WHAT THE TASK REQUIRES – Continue the passage on 2,6-di-tert-butylphenol, picking up right after its last sentence.

# START OF PASSAGE PROVIDED

2,6-Di-tert-butylphenol is an organic compound with the structural formula 2,6-((CH3)3C)2C6H3OH.  This colorless solid alkylated phenol and its derivatives are used industrially as UV stabilizers and antioxidants for hydrocarbon-based products ranging from petrochemicals to plastics.  Illustrative of its usefulness, it prevents gumming in aviation fuels.

Production
2,6-Di-tert-butylphenol is prepared industrially via the Friedel–Crafts alkylation of phenol with isobutene catalyzed by aluminium phenoxide:
C6H5OH  +  2 CH2=C(CH3)2  →  ((CH3)3C)2C6H3OH

In this way, approximately 2.5M kg/y are produced.

Applications
Its dominant use is as an antioxidant.

# END OF PASSAGE PROVIDED
# START OF RECORD EXCERPTS

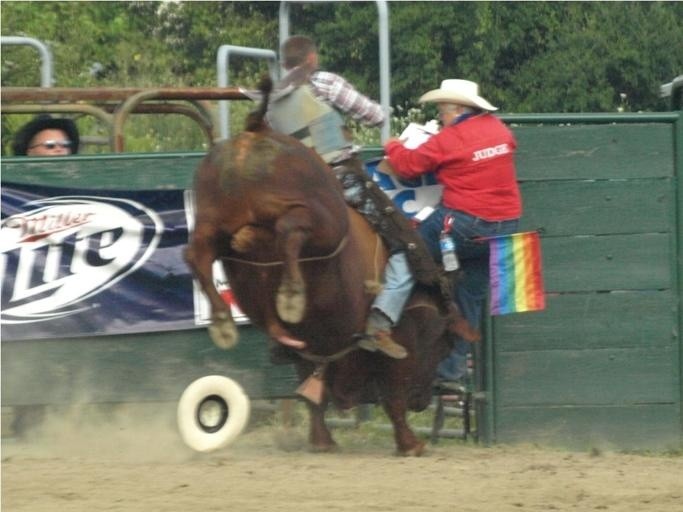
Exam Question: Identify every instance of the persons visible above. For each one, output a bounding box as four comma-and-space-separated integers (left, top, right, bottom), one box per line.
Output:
10, 114, 81, 159
381, 77, 523, 383
264, 34, 418, 361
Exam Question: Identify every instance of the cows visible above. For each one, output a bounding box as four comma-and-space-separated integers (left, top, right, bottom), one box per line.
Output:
179, 70, 482, 460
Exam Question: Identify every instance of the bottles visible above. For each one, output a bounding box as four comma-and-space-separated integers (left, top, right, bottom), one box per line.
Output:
437, 231, 460, 272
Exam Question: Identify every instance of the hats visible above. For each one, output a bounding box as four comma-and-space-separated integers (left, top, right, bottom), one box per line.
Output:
419, 78, 499, 112
14, 115, 80, 156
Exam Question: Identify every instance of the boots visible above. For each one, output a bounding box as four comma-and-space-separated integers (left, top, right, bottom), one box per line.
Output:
359, 307, 407, 359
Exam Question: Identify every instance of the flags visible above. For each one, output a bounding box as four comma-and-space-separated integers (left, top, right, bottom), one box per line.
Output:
485, 229, 544, 316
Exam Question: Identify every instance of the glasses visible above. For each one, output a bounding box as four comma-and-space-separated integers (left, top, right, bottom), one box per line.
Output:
27, 139, 73, 150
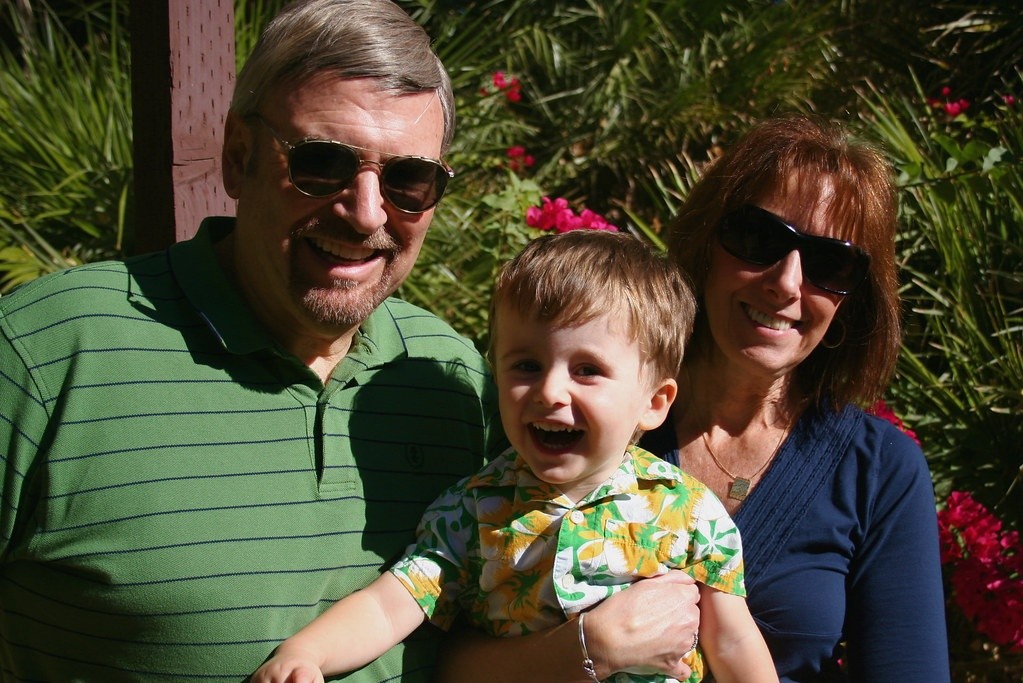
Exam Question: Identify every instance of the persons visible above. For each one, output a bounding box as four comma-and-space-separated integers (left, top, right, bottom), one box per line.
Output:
243, 226, 786, 682
631, 122, 952, 683
1, 0, 504, 683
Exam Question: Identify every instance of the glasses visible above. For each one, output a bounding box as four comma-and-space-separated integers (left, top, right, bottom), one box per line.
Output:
717, 201, 872, 296
246, 110, 455, 214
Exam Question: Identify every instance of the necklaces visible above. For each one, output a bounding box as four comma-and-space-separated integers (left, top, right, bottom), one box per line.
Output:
684, 361, 803, 502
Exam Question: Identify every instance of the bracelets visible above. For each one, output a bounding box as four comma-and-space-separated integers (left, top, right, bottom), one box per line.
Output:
578, 613, 602, 683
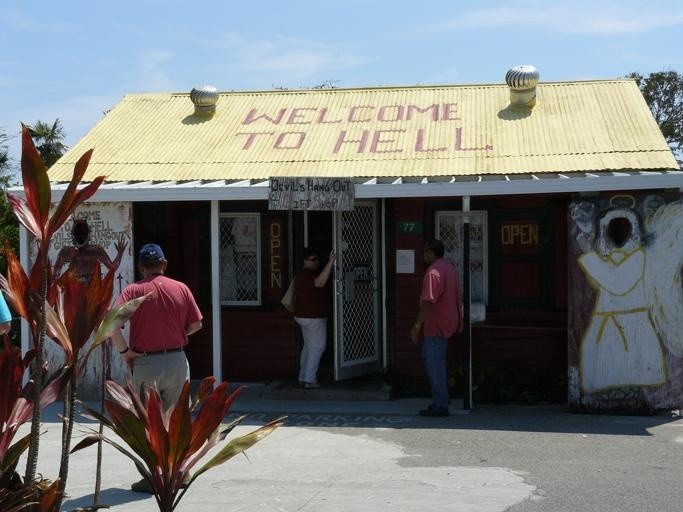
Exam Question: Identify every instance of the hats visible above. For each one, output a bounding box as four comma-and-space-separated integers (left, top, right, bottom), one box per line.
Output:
139, 243, 165, 265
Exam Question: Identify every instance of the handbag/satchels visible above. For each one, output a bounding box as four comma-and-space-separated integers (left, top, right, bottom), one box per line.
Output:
281, 276, 296, 312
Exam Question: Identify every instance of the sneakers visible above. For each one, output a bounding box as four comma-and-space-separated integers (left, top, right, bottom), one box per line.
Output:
298, 381, 321, 389
420, 405, 450, 417
132, 470, 189, 495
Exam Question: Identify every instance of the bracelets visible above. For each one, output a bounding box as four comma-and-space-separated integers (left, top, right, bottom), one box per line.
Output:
411, 325, 421, 332
118, 346, 130, 354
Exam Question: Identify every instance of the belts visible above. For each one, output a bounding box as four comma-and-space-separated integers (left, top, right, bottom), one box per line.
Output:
135, 347, 182, 356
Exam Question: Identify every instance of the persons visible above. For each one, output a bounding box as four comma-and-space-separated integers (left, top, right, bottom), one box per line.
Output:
110, 244, 206, 492
0, 288, 13, 336
293, 248, 336, 390
409, 239, 463, 416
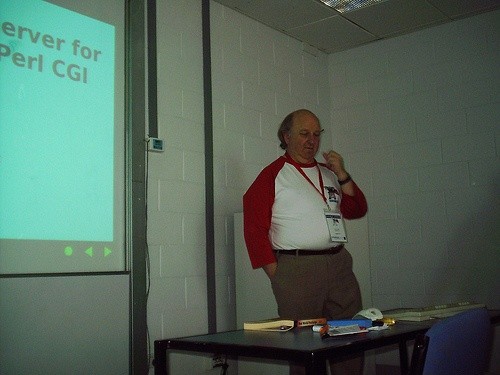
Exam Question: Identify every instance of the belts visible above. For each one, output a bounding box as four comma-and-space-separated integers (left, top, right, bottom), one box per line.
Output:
273, 244, 345, 256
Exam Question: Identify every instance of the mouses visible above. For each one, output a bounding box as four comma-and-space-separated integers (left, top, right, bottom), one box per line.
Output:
352, 307, 383, 322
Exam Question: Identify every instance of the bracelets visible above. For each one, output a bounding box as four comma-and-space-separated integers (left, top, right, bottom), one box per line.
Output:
337, 172, 351, 186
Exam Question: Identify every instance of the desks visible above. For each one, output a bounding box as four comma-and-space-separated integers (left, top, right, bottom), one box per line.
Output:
154, 308, 429, 375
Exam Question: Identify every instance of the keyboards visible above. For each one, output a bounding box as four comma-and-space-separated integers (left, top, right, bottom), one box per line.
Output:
382, 301, 486, 321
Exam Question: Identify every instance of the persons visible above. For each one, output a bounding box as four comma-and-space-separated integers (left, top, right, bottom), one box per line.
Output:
243, 109, 368, 375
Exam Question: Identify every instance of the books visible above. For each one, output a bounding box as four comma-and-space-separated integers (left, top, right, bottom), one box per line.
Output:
243, 318, 297, 333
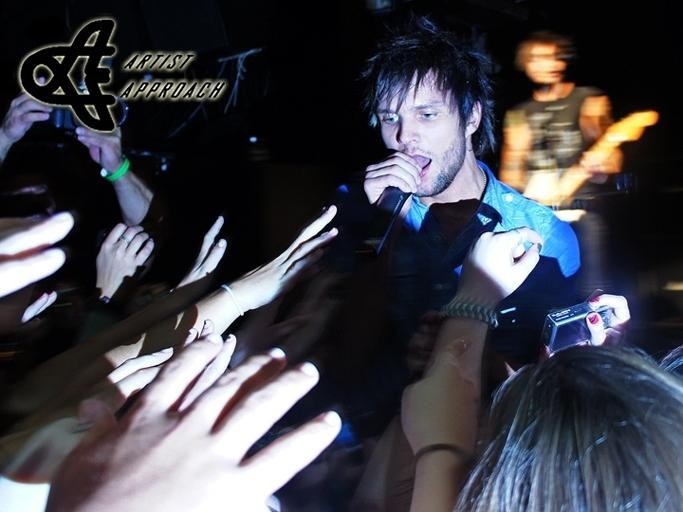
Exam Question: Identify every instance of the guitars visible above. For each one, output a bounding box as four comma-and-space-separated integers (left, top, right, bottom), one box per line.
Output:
520, 111, 659, 207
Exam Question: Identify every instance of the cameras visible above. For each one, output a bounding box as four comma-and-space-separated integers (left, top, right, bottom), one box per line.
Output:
53, 107, 81, 130
540, 301, 613, 353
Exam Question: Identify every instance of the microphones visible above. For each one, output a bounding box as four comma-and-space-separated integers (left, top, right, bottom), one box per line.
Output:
356, 185, 412, 255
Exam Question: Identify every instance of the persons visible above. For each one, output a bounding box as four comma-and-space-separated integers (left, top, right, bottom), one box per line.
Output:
0, 75, 341, 512
500, 31, 624, 297
327, 14, 631, 366
341, 226, 683, 511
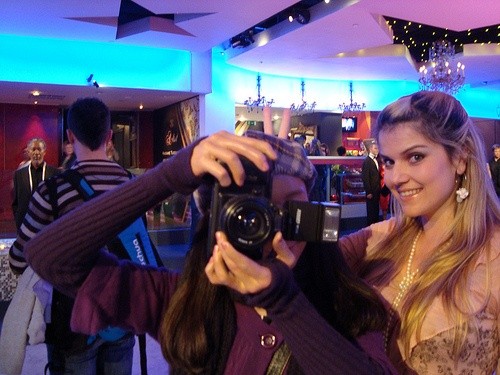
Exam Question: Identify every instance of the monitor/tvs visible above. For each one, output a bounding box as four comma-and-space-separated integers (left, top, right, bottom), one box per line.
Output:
341, 117, 358, 132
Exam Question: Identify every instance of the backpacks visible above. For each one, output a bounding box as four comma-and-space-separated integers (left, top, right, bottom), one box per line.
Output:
62, 169, 165, 344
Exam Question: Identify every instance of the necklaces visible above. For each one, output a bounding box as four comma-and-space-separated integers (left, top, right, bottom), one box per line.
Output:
391, 227, 454, 311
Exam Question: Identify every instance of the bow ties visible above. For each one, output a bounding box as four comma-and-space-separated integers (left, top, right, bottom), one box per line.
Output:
370, 155, 377, 159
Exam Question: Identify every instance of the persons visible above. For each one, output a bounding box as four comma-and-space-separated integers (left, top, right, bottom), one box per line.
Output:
362, 143, 380, 226
22, 128, 419, 375
293, 133, 347, 199
264, 91, 500, 375
488, 144, 500, 200
59, 141, 77, 171
9, 97, 148, 375
11, 138, 59, 236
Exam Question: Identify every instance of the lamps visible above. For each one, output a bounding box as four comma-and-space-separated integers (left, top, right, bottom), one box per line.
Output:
418, 41, 466, 95
290, 80, 317, 115
338, 82, 366, 117
243, 71, 275, 114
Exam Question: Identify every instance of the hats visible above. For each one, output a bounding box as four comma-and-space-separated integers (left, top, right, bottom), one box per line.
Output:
193, 131, 318, 216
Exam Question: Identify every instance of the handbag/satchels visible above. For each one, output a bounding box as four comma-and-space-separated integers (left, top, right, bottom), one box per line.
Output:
32, 175, 57, 323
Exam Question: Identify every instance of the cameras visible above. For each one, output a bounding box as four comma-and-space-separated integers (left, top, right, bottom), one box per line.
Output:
205, 159, 342, 264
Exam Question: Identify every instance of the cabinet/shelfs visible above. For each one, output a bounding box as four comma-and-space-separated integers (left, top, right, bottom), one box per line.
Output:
304, 156, 386, 218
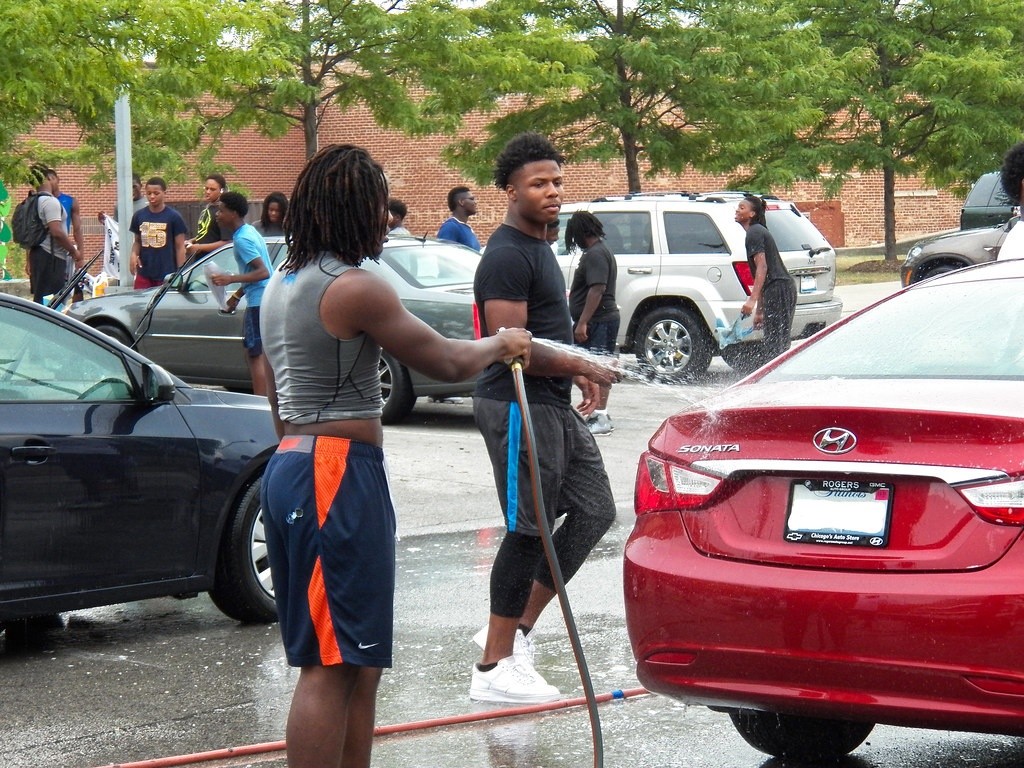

# END OF RECORD EXCERPTS

RESPONSE TO THE EXERCISE –
2,6-di-tert-butylphenol is a precursor to more complex compounds used as antioxidants and light-protection agents for the stabilization for polymers. Of particular note is methyl-3-(3,5-di-tert-butyl-4-hydroxyphenyl)-propionate (CAS# 6386-38-5), which is formed by the Michael addition of methyl acrylate. This compound is used as a feedstock in the synthesis of more complex antioxidants such as Irganox 1098. 2,6-Di-tert-butylphenol is also used in the synthesis of CGP-7930, probucol, and nicanartine.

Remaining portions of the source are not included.